» TAREFA A REALIZAR: Dê continuidade ao texto sobre a entrevista de Cauã Reymond para o Dia dos Namorados, começando logo após a última frase apresentada.

» TRECHO DO TEXTO:
>>>

O famoso e cobiçado ator Cauã Reymond, um dos maiores galãs das gerações mais recentes, deu entrevista ao jornalista Léo Dias para o Dia dos Namorados. O objetivo é colher de Cauã critérios de como seria uma namorada ideal. O texto de Léo descreveu a seguinte revelação:
"A mulher tem que ser caseira igual a ele, malhar, treinar e cuidar da alimentação. Ele não gosta de mulher aparecida, que ri alto, espalhafatosa. Dorme e acorda cedo, ele é assim. Quem namora com ele, também tem que ser. Esquece fumar e beber. Ele é totalmente naturalista e as mulheres também tem que ser".
A revelação irritou muitas mulheres e também os membros das redes sociais. Cauã, de forma equivocada, precipitada e confusa, foi tratado como se fosse um machista ressentido, um "red pill", um "mascus", quando ele simplesmente manifestou seu direito de escolha. Paciência, homens também podem escolher.

<<<

» SEÇÃO DE DADOS:
>>>

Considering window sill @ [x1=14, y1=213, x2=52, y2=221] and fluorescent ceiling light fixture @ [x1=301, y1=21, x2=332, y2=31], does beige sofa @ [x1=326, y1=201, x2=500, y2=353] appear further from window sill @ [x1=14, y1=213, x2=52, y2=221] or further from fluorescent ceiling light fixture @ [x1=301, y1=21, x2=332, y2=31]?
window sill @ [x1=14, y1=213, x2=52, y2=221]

<<<

» RESPOSTA A SEGUIR:
Neste caso, Luana Piovani, num de seus surtos equivocados, disse que Cauã é "bonito por fora e podre por dentro". E as feministas identitaristas não gostaram das exigências, elas que adoram rir alto, fumar, beber álcool. E o homem não pode pedir mulher que tenha afinidade com ele que isso é considerado "frescura".
É tamanha estupidez dessa classe identitarista. Coisa constrangedora, mesmo. A escolha de Cauã pode ser pessoal e não necessariamente compartilhada por todos. Pode ser uma opinião individual dele, mas não há coisa errada nisso. Ele tem uma rotina e um estilo de vida que merecem ser respeitados e pedir afinidade para uma pretendente não é frescura, mas uma coisa necessária para que a relação conjugal possa ter um mínimo de equilíbrio e entendimento possível.
Falta de afinidade entre casais só é lindo para o retardado mental que, usando as redes sociais, dá seu pitaco sobre o que não sabe e faz juízo de valor arriscando a dar conselhos para quem ele não conhece. Mas é justamente a falta de afinidade entre casais que provoca ondas de feminicídios muito grandes, sacrificando vidas de mulheres sem necessidade, por causa da ilusão de que sérias divergências pessoais podem ser facilmente resolvidas com uma certidão de casamento.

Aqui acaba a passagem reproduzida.